● Required actions
1) According to the comment thread on Alexander's near-death account, why is it blasphemous to presume that what happened within one's own brain is true for everybody? Answer in one to three sentences.
2) Pick up the comment thread on Alexander's near-death account and continue it from its last sentence.

● Document text
I recall, somewhere in the articles that Alexander's brain just switched off. I am in accord with this descripition. I was in a serious car accident nearly a decade ago. On impact my brain literally switched off. I even heard the click! It went offline, an instant power failure. The light in/of my entire brain instantaneously turned to darkness and I was shooting out into the cosmos amongst stars. I thought I was dying but I was back in a moment or two. Zoomed out and zoomed right back into my brain.
After reading the Alexander article, I find little fault with his account, potent imagery is an accepted part of an NDE. Also, not all of the cerebral cortex is neocortex. There are phylogenetically older areas (primitive) of cortex termed the allocortex. From what I've read in the Alexander experience article, it seems that his allocortex could still have been functioning. The allocortex functions are
olfaction and survival functions such as visceral and emotional reactions,encoding declarative memory and spatial functions.
Alexander now appears to believe that consciousness can function independent of the brain (the 4 to 6 minute time frame before biological death occurs).
As far as providing proof of the divine what can ever be acceptable to nihilistic skeptics? What proof of the divine is even possible?
The only way to know even a little about the divine is either through revelation or reason.
Those who share their experiences and say
GOD is like this or like that don't necessarily impose their view on others, but merely passionately state what they experienced. At times it even feels like a sacrifice of the self. However, I admit its easy to ascribe objective validity to one's personal but potent experiences, especially if some inner divinity tells one to. A stumbling block indeed!
***
I saw Eternity the other night,
Like a great ring of pure and endless light,
All calm, as it was bright;
And round beneath it, Time in hours, days, years,
Driv'n by the spheres. . .
The darksome statesman hung with weights and woe,
Like a thick midnight-fog mov'd there so slow,
He did not stay, nor go;
Condemning thoughts (like sad eclipses) scowl
Upon his soul,
And clouds of crying witnesses without
Pursued him with one shout.
Yet digg'd the mole, and lest his ways be found,
Work'd under ground,
Where he did clutch his prey; but one did see
That policy;
Churches and altars fed him; perjuries
Were gnats and flies;
It rain'd about him blood and tears, but he
Drank them as free. . .
Yet some, who all this while did weep and sing,
And sing, and weep, soar'd up into the ring;
But most would use no wing.
O fools (said I) thus to prefer dark night
Before true light,
To live in grots and caves, and hate the day
Because it shews the way,
The way, which from this dead and dark abode
Leads up to God,
A way where you might tread the sun, and be
More bright than he.
But as I did their madness so discuss
One whisper'd thus,
"This ring the Bridegroom did for none provide,
But for his bride."
Henry Vaughn
Hermetic philosopher and alchemist
Posted by: Janya Barrish | October 13, 2012 at 10:44 AM
Janya, you should read Harris' piece more carefully before criticizing it. Note that he doesn't say that people who have glimpses of the divine aren't being sincere in describing their experience. They believe in what they experienced. Problem is, their experience is brain-based, not reality-based.
I'll probably write about this in a blog post today. All of us have personal experiences which are deeply meaningful to us. But it is the height of arrogance to presume that what happened within our own brain is true for everybody. It's even blasphemous, because if God created reality, to assume that something is real that really isn't is to deny what God created -- substituting a subjective human creation for objective divine truth.

● Collected data entries
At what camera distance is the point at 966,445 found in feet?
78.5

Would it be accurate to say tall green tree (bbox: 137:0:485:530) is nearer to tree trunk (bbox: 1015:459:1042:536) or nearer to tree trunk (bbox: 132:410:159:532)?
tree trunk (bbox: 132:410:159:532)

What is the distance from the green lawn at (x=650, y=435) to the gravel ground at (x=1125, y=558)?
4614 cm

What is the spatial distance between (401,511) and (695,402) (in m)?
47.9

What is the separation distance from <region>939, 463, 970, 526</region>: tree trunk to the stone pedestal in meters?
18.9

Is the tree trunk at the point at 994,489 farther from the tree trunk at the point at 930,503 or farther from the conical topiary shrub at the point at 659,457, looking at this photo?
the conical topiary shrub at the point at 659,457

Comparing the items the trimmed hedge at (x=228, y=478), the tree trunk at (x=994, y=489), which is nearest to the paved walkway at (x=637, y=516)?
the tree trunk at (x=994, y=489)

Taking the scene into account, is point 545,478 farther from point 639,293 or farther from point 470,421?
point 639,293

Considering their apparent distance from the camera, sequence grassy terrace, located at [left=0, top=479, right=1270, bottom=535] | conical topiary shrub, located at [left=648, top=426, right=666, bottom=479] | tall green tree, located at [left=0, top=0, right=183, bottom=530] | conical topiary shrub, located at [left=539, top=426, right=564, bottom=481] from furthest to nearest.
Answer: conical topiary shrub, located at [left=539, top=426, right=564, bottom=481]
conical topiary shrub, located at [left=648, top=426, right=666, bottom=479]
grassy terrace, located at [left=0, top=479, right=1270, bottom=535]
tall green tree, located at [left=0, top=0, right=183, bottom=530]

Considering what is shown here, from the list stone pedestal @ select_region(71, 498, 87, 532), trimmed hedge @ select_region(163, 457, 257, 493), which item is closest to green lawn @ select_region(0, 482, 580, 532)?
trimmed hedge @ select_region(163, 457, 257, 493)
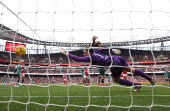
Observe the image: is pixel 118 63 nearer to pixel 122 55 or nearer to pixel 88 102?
pixel 88 102

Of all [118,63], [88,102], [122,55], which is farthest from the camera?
[122,55]

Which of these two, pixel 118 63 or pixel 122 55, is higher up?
pixel 122 55

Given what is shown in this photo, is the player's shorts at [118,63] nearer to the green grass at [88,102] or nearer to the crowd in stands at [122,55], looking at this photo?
the green grass at [88,102]

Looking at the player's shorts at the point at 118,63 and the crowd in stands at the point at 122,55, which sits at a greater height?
the crowd in stands at the point at 122,55

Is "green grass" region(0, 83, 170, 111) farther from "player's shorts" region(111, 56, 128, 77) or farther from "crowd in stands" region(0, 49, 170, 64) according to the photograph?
"crowd in stands" region(0, 49, 170, 64)

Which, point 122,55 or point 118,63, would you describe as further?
point 122,55

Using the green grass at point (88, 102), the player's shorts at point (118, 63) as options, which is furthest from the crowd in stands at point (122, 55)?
the player's shorts at point (118, 63)

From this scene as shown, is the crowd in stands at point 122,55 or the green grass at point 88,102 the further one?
the crowd in stands at point 122,55

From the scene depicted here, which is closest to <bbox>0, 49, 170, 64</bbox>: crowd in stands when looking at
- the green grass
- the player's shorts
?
the green grass

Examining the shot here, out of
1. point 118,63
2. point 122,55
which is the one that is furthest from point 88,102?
point 122,55

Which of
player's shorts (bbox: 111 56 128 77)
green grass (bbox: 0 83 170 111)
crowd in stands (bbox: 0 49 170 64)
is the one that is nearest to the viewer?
green grass (bbox: 0 83 170 111)

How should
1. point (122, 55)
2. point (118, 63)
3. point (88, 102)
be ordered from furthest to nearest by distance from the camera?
point (122, 55) → point (88, 102) → point (118, 63)

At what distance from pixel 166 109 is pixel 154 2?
2.68 metres

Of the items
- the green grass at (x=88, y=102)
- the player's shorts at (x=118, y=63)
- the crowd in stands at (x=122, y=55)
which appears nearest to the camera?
the green grass at (x=88, y=102)
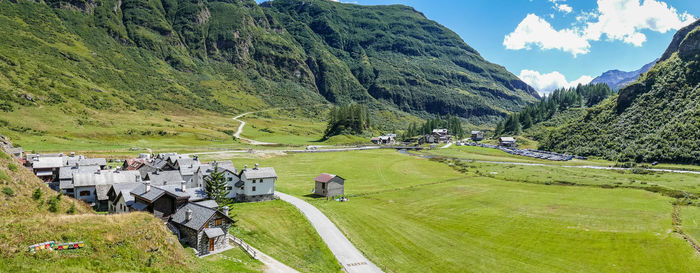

● Task-by-task answers
1) If God created reality, assuming that something is real when it really isn't amounts to denying what God created. It substitutes a subjective human creation for objective divine truth.

2)
So I'll continue to defend God and Truth by challenging ridiculous "I saw god" and "I saw heaven" claims which can't be backed up with strong supportive evidence.
Posted by: Brian Hines | October 13, 2012 at 11:12 AM
But what is REALITY?
Everything is brain based. We are yoked to the brain until death do us apart.
EVERYTHING therefore is an illusion, just like Peacemaker said.
Now, is there a something? GOD if you will, or the Self of all Humanity that penetrates these brain yoked subjective perceptions, both inner and outer and also spreads itself into the outside World? Is this the GOD of truth and the creator that you deem to be the REAL? The one you wish to defend against the onslaught by the "subjective human creators of some counterfeit reality?" Such a Being, does not need to be defended. Its huge, massive, invisible, only known by its effects. :) It can take care of itself and also others.
I saw GOD and I saw Heaven claims are precious personal experiences given to people by divinity that is interested in them. Like the Greek Titans who had their favorite humans and would gift them with all sorts of experiences and possessions. You wish to fight the Titans?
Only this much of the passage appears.